Our house reads from differing sides of the Old Testament. My Passover is Didsbury Wife’s Last Supper – same God, different caterers. Her Easter Egg trumps my Matzo but the Charoset (pronounced by continuously clearing ones throat whilst shouting et) is gaining favour. Then comes the dilemma. Didsbury Son is an easy-going and friendly only-child; so he receives an Augustus Gloop of chocolate eggs and has no sibling rivals to steal them; just me after he is asleep and I am pretending that chocolate stimulates the creative juices, not the salivary glands. The mixing of religions can be invigorating and waist expanding and not mind if you are not careful. I am many things, but not that careful.

Cub Camp Catering Tent

May 15th is a bittersweet day. Pride at Didsbury son winning The Pip Hartley challenge on a cubs weekend, tinged with sadness at missing the last day of the football season and my lot ending on a slump that had begun pre-Christmas. As proud parents we travel out of Didsbury and even Greater Manchester. It could be Derbyshire, Lancashire or North Wales, it is all interchangeable to me. Narrow roads, grey buildings and no Flat Whites. 5Live fades too quickly and my 3G goes as we enter the gulag they stayed at with only 10 minutes gone in a pointless match to all but… dads in their early 40s with a fear of being asked to go camping.

Cub camp resembles some 70s TV imagining of post apocalyptic Britain; with toggles and orange headbands. To Didsbury Son it is a land of adventure and glory with friends, campfires and late night songs and stories. To Didsbury Wife it has Didsbury Son and is therefore the best place on earth.  We coo diligently about his team’s great navigation; breathe through our mouths to avoid the overwhelming smell of damp people sharing a small space but our pride is mixed with dread. I realise that it is muddy fields with toggles rather than football grounds and balls that I will probably be traipsing around for the next few years and the thought of a wet night in a tent is making my knees creak in fear.

There must be a football ground near here

Playing Blog Catch-Up

This blogging keeps you current. Happy New Year everyone. 2011 already.

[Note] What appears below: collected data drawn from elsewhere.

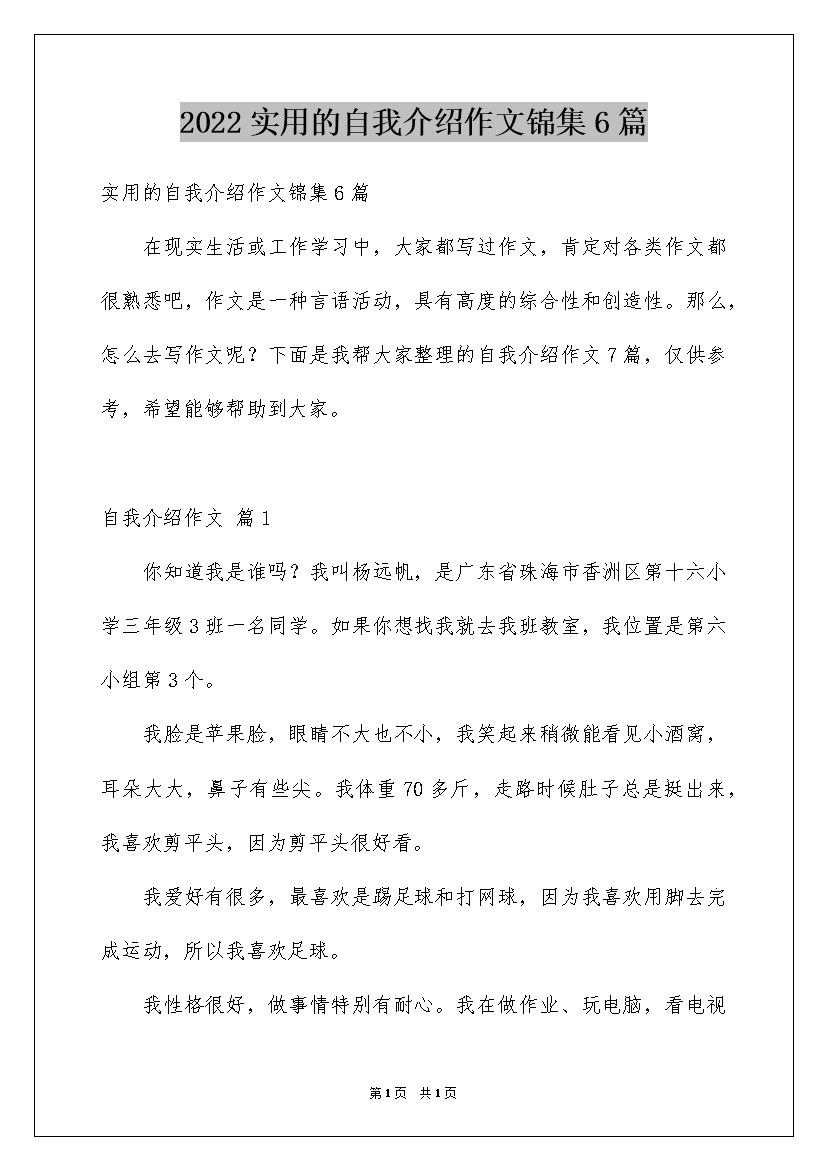 2022实用的自我介绍作文锦集6篇

实用的自我介绍作文锦集6篇

在现实生活或工作学习中，大家都写过作文，肯定对各类作文都很熟悉吧，作文是一种言语活动，具有高度的综合性和创造性。那么，怎么去写作文呢？下面是我帮大家整理的自我介绍作文7篇，仅供参考，希望能够帮助到大家。

自我介绍作文 篇1

你知道我是谁吗？我叫杨远帆，是广东省珠海市香洲区第十六小学三年级3班一名同学。如果你想找我就去我班教室，我位置是第六小组第3个。

我脸是苹果脸，眼睛不大也不小，我笑起来稍微能看见小酒窝，耳朵大大，鼻子有些尖。我体重70多斤，走路时候肚子总是挺出来，我喜欢剪平头，因为剪平头很好看。

我爱好有很多，最喜欢是踢足球和打网球，因为我喜欢用脚去完成运动，所以我喜欢足球。

我性格很好，做事情特别有耐心。我在做作业、玩电脑，看电视

第1页 共1页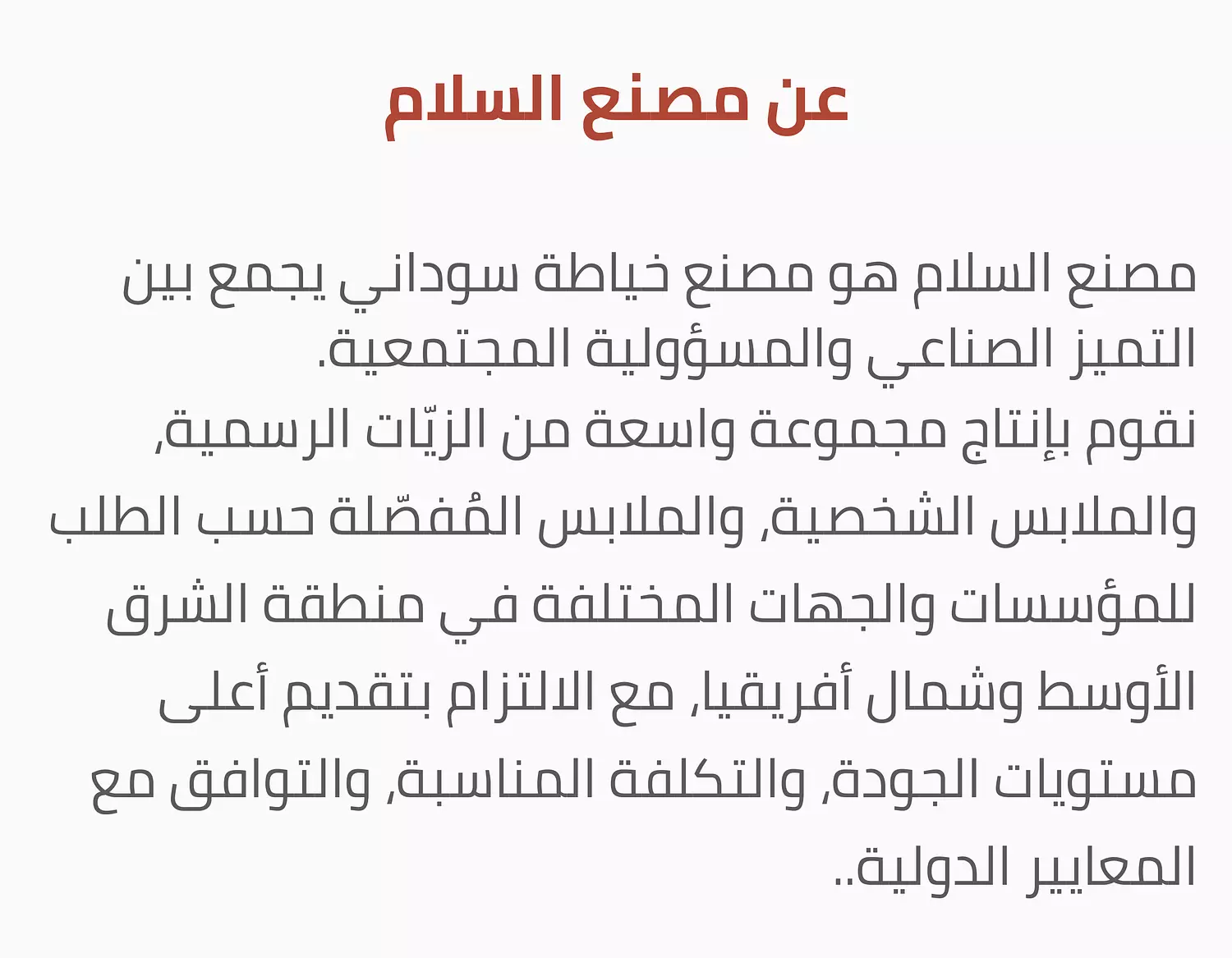 عن مصنع السلام

مصنع السلام هو مصنع خياطة سوداني يجمع بين التميز الصناعي والمسؤولية المجتمعية.
نقوم بإنتاج مجموعة واسعة من الزيّات الرسمية، والملابس الشخصية، والملابس المُفصّلة حسب الطلب للمؤسسات والجهات المختلفة في منطقة الشرق الأوسط وشمال أفريقيا، مع الالتزام بتقديم أعلى مستويات الجودة، والتكلفة المناسبة، والتوافق مع المعايير الدولية..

I have a sneaky feeling that News International will be exposed and The News of the World is going to close, but it’s just a hunch.

Pets or soup? Didsbury Dad and son disagree

So it was Christmas 2010 and it didn’t go to plan, I blame the coalition. There was a discrepancy between depth perception and a television. Consequently Didsbury Family spent Boxing Day morning in a slightly sweaty shopping centre, suffering a combination of embarrassment, claustrophobia, snobbery and mortification as we searched for a just discontinued line.

That and a Christmas holiday spent trying to please other people and satisfying no one led to me some less than groundbreaking conclusions.

1. Trying to kill several birds with one stone ends with broken items and can lead to the light shakes at Meadowhall surrounded by chirpy and determined South Yorkshireans.

2. When you are entertaining your 9 year old by simply speaking and swaying, it is time for bed.

3. The Cheese Hamlet is probably more economically viable that the USA

4. Other people’s problems, whilst excruciating, can make you feel better about your own social inadequacies.

5. Hindsight is the best predictor.

That’s the end of the philosophy, on to 2011.

2011. It’s been quick, sometimes brutal, never dull and occasionally life enhancing in shouting from the sidelines dad kind of way. Highlights so far include Didsbury Wife’s birthday party at a Tapas Bar in Boho West Didsbury in February. You know it’s going well when mid conversation with the barman about the joys of Morcilla over Bury Black Pudding you decide he is the best friend you never had and want to kiss everyone.

a stunning lack of imagination went into buying this football cake

Didsbury Wife is precise. Things are either right or wrong and getting it right can be grueling so happiness, mixed with Rioja and relief are powerful stimulants and we celebrated true Didsbury style. Families, fancy food, Philosophy and gatecrashers we had never met who went home friends.